Problems to solve:
(a) In the XPath namespace post, reproduce word for word the passage that begins at the words "The only workaround" and ends after the words "do it in OO?".
(b) List every XML element or attribute name that the XPath namespace post mentions, in order of first appearance.

Text block:
How to manage XML namespaces (xmlns) in XPath result filter?

Hello,

I'm using XPath result filter to obtain an attribute value from a returned XML document. The trouble is that the returned document contains definition of the default namespace (xmlns attribute in the root element). According to XPath spec, unprefixed names are in 'no namespace'; to reference elements from a defined namespace, the namespace must be registered first and then use the namespace prefix when referencing the namespaced elements.

 

I'm trying to reference this attribute in the attached XML: /server/image/@id

 

However, this XPath does not work (unsurprisingly, as I did not register the namespace ""http://docs.openstack.org/compute/api/v1.1").

 

The only workaround I found out so far is to use this XPath instead: /server/*[name()='image']/@id

 

I don't like the workaround and would rather use the clean solution - register the namespace; but how to do it in OO?

Dataset excerpts:
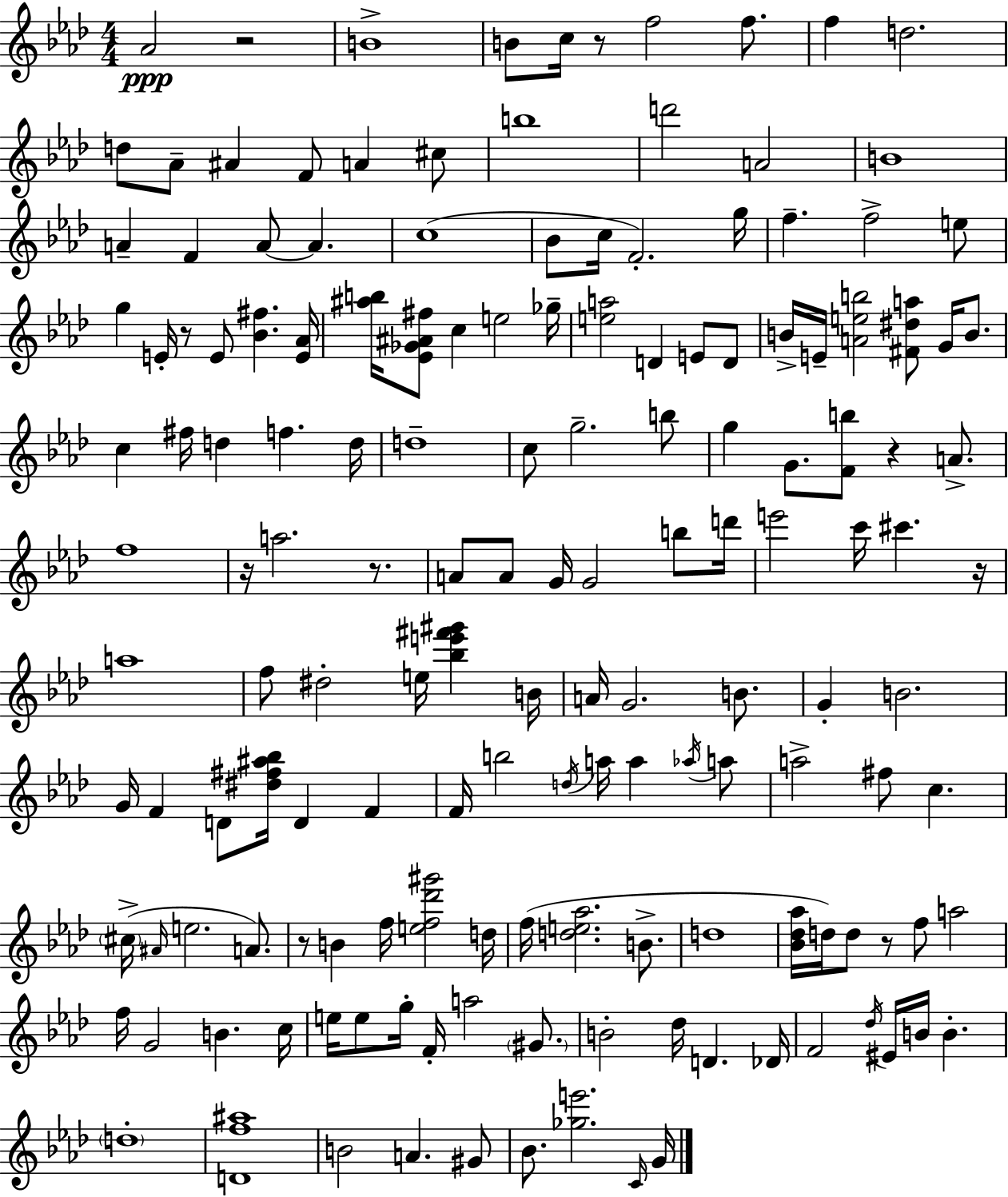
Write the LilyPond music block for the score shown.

{
  \clef treble
  \numericTimeSignature
  \time 4/4
  \key f \minor
  aes'2\ppp r2 | b'1-> | b'8 c''16 r8 f''2 f''8. | f''4 d''2. | \break d''8 aes'8-- ais'4 f'8 a'4 cis''8 | b''1 | d'''2 a'2 | b'1 | \break a'4-- f'4 a'8~~ a'4. | c''1( | bes'8 c''16 f'2.-.) g''16 | f''4.-- f''2-> e''8 | \break g''4 e'16-. r8 e'8 <bes' fis''>4. <e' aes'>16 | <ais'' b''>16 <ees' ges' ais' fis''>8 c''4 e''2 ges''16-- | <e'' a''>2 d'4 e'8 d'8 | b'16-> e'16-- <a' e'' b''>2 <fis' dis'' a''>8 g'16 b'8. | \break c''4 fis''16 d''4 f''4. d''16 | d''1-- | c''8 g''2.-- b''8 | g''4 g'8. <f' b''>8 r4 a'8.-> | \break f''1 | r16 a''2. r8. | a'8 a'8 g'16 g'2 b''8 d'''16 | e'''2 c'''16 cis'''4. r16 | \break a''1 | f''8 dis''2-. e''16 <bes'' e''' fis''' gis'''>4 b'16 | a'16 g'2. b'8. | g'4-. b'2. | \break g'16 f'4 d'8 <dis'' fis'' ais'' bes''>16 d'4 f'4 | f'16 b''2 \acciaccatura { d''16 } a''16 a''4 \acciaccatura { aes''16 } | a''8 a''2-> fis''8 c''4. | \parenthesize cis''16->( \grace { ais'16 } e''2. | \break a'8.) r8 b'4 f''16 <e'' f'' des''' gis'''>2 | d''16 f''16( <d'' e'' aes''>2. | b'8.-> d''1 | <bes' des'' aes''>16 d''16) d''8 r8 f''8 a''2 | \break f''16 g'2 b'4. | c''16 e''16 e''8 g''16-. f'16-. a''2 | \parenthesize gis'8. b'2-. des''16 d'4. | des'16 f'2 \acciaccatura { des''16 } eis'16 b'16 b'4.-. | \break \parenthesize d''1-. | <d' f'' ais''>1 | b'2 a'4. | gis'8 bes'8. <ges'' e'''>2. | \break \grace { c'16 } g'16 \bar "|."
}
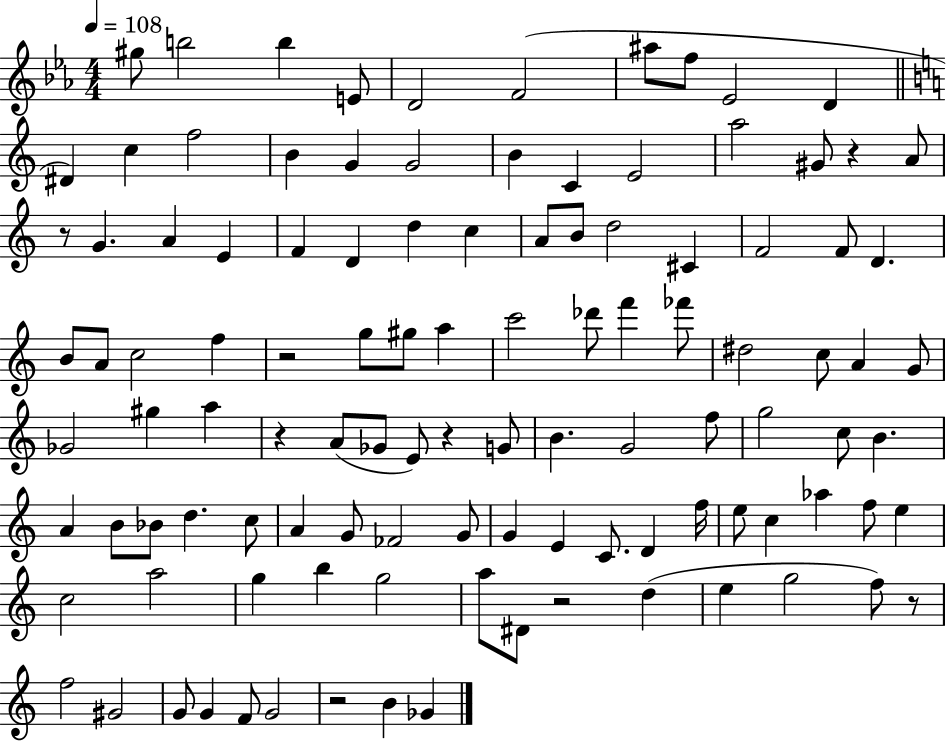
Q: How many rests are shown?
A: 8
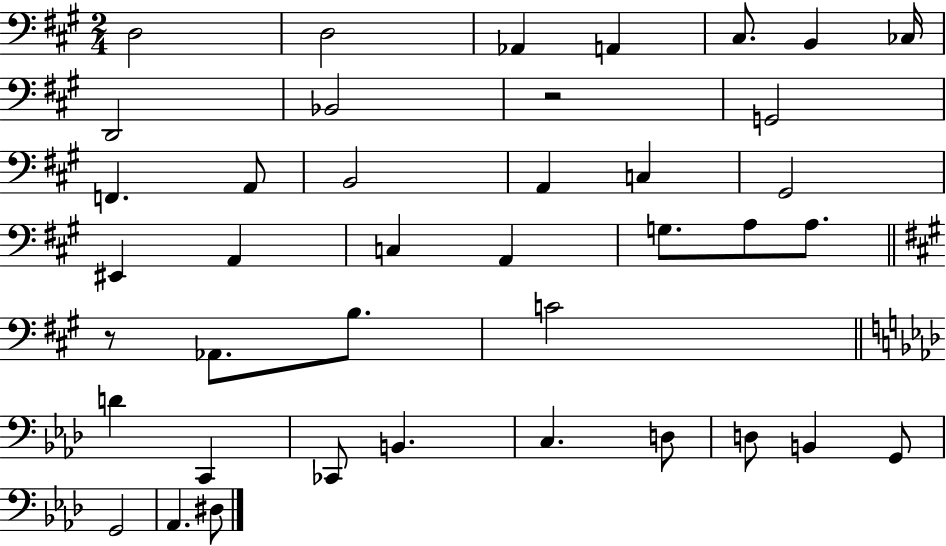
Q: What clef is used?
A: bass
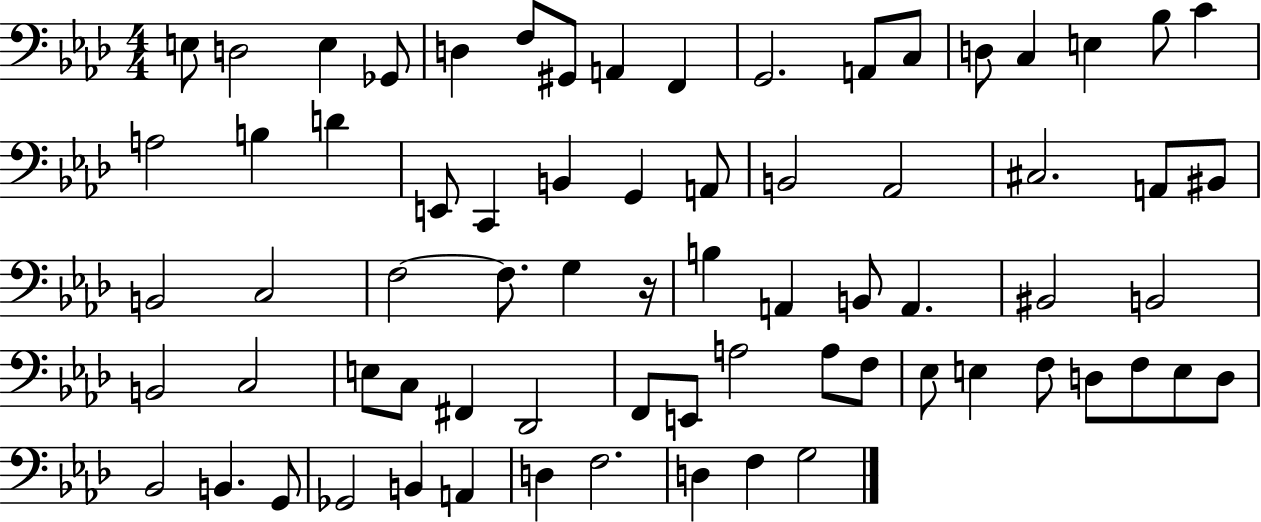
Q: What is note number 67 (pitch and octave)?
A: F3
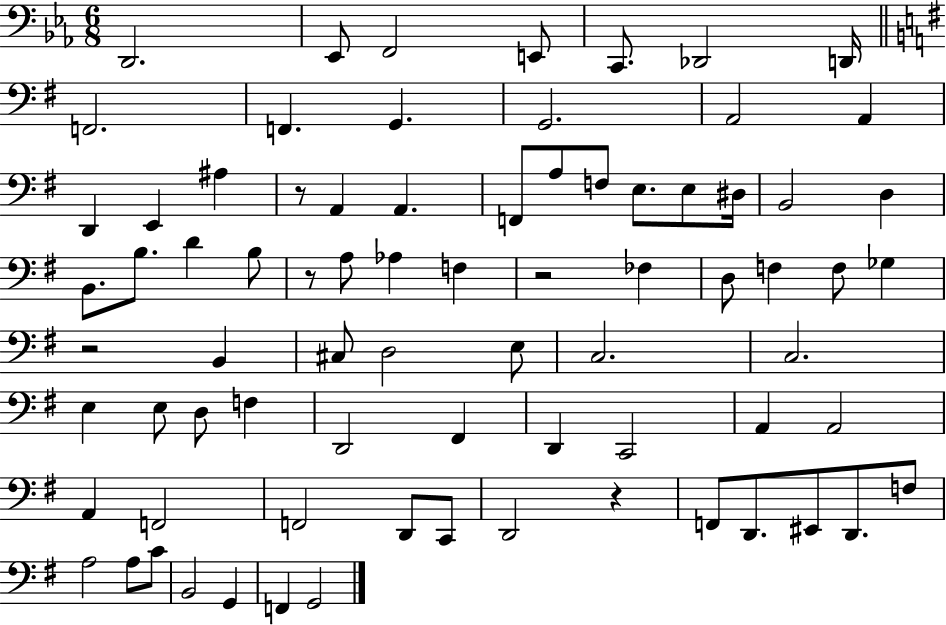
X:1
T:Untitled
M:6/8
L:1/4
K:Eb
D,,2 _E,,/2 F,,2 E,,/2 C,,/2 _D,,2 D,,/4 F,,2 F,, G,, G,,2 A,,2 A,, D,, E,, ^A, z/2 A,, A,, F,,/2 A,/2 F,/2 E,/2 E,/2 ^D,/4 B,,2 D, B,,/2 B,/2 D B,/2 z/2 A,/2 _A, F, z2 _F, D,/2 F, F,/2 _G, z2 B,, ^C,/2 D,2 E,/2 C,2 C,2 E, E,/2 D,/2 F, D,,2 ^F,, D,, C,,2 A,, A,,2 A,, F,,2 F,,2 D,,/2 C,,/2 D,,2 z F,,/2 D,,/2 ^E,,/2 D,,/2 F,/2 A,2 A,/2 C/2 B,,2 G,, F,, G,,2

Solutions in order:
(a)
The only workaround I found out so far is to use this XPath instead: /server/*[name()='image']/@id

 

I don't like the workaround and would rather use the clean solution - register the namespace; but how to do it in OO?

(b)
xmlns
server
image
id